> _What to do_:
Pull out every line of the data below that contains the string "rock".

> _Dataset records_:
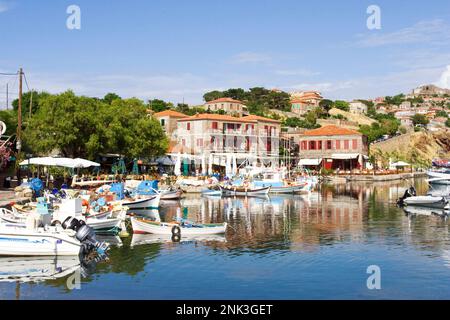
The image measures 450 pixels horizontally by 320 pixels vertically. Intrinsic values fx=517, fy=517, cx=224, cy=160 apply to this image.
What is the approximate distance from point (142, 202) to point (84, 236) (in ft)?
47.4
...
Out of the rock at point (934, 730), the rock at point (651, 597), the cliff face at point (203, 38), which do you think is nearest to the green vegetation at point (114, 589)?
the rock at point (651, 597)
...
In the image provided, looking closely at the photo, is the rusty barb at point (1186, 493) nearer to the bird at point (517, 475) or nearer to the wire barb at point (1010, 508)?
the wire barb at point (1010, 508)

> _Solution to this exercise_:
Out of the rock at point (934, 730), the rock at point (651, 597), the cliff face at point (203, 38), which do you think is nearest to the green vegetation at point (114, 589)?
the rock at point (651, 597)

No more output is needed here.